Can you copy out the records between the line containing "As illustrated in" and the end of the records, inclusive, keeping every line exactly as it stands?

○ ○ ○ ○

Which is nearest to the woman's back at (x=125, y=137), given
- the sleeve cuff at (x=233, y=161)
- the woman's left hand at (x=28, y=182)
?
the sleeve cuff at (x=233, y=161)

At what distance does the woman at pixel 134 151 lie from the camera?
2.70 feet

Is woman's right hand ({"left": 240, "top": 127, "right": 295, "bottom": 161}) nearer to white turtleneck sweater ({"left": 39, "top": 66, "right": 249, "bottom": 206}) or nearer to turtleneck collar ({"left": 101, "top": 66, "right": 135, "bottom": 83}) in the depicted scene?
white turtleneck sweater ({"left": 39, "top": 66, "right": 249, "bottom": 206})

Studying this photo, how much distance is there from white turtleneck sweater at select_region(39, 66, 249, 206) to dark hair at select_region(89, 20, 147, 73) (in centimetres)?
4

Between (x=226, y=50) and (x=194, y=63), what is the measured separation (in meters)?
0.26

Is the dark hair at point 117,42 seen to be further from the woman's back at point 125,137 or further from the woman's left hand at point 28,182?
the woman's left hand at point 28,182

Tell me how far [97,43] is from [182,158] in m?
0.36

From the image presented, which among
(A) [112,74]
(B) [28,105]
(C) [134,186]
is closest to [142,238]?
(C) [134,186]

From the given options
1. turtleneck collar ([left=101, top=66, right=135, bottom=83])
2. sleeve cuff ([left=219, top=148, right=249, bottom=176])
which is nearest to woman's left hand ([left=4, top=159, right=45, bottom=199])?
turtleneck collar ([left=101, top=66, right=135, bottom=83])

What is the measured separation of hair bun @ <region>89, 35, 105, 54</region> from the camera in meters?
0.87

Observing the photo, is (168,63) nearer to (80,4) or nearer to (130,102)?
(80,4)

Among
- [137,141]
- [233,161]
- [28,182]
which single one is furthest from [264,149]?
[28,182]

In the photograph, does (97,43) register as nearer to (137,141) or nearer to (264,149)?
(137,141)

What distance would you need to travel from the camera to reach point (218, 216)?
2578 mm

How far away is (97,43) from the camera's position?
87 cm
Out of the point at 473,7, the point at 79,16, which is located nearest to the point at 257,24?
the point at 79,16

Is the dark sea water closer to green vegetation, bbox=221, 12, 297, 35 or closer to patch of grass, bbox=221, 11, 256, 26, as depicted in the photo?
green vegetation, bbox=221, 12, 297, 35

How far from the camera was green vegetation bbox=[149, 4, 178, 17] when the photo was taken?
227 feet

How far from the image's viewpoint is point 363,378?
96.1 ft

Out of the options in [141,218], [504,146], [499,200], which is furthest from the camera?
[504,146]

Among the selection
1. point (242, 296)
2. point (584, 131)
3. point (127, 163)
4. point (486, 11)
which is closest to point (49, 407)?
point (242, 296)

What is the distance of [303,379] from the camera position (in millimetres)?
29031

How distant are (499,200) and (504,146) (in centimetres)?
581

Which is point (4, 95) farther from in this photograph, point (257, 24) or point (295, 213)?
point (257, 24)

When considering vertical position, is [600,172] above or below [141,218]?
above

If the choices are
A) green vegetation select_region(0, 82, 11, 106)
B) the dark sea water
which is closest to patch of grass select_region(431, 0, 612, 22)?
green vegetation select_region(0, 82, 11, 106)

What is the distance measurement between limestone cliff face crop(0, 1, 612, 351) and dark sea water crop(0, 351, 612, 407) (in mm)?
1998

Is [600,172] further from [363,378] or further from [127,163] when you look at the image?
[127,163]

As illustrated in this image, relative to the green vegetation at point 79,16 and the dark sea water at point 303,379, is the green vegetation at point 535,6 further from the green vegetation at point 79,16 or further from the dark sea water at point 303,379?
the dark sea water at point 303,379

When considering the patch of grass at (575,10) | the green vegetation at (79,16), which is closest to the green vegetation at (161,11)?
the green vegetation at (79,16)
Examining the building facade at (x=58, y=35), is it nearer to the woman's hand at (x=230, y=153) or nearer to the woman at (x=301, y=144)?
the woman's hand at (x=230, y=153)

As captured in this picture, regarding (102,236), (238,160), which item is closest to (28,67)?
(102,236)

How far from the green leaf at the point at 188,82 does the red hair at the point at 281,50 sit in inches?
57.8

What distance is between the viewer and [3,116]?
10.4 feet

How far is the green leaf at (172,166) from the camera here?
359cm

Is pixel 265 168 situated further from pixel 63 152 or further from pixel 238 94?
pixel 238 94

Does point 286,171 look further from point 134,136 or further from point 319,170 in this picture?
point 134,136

○ ○ ○ ○

Exercise response:
As illustrated in this image, relative to the green vegetation at point 79,16 and the dark sea water at point 303,379, is the green vegetation at point 535,6 further from the green vegetation at point 79,16 or further from the dark sea water at point 303,379?
the dark sea water at point 303,379

When considering the patch of grass at (575,10) | the green vegetation at (79,16), which is closest to the green vegetation at (161,11)?
the green vegetation at (79,16)
Examining the building facade at (x=58, y=35), is it nearer to the woman's hand at (x=230, y=153) or nearer to the woman at (x=301, y=144)?
the woman's hand at (x=230, y=153)

As captured in this picture, regarding (102,236), (238,160), which item is closest to (28,67)?
(102,236)

How far from the green leaf at the point at 188,82 does the red hair at the point at 281,50 sit in inches?
57.8

What distance is between the viewer and [3,116]?
10.4 feet

How far is the green leaf at (172,166) from the camera here?
359cm

Is pixel 265 168 situated further from pixel 63 152 or further from pixel 238 94?
pixel 238 94

Does point 286,171 look further from point 134,136 or further from point 319,170 in this picture?
point 134,136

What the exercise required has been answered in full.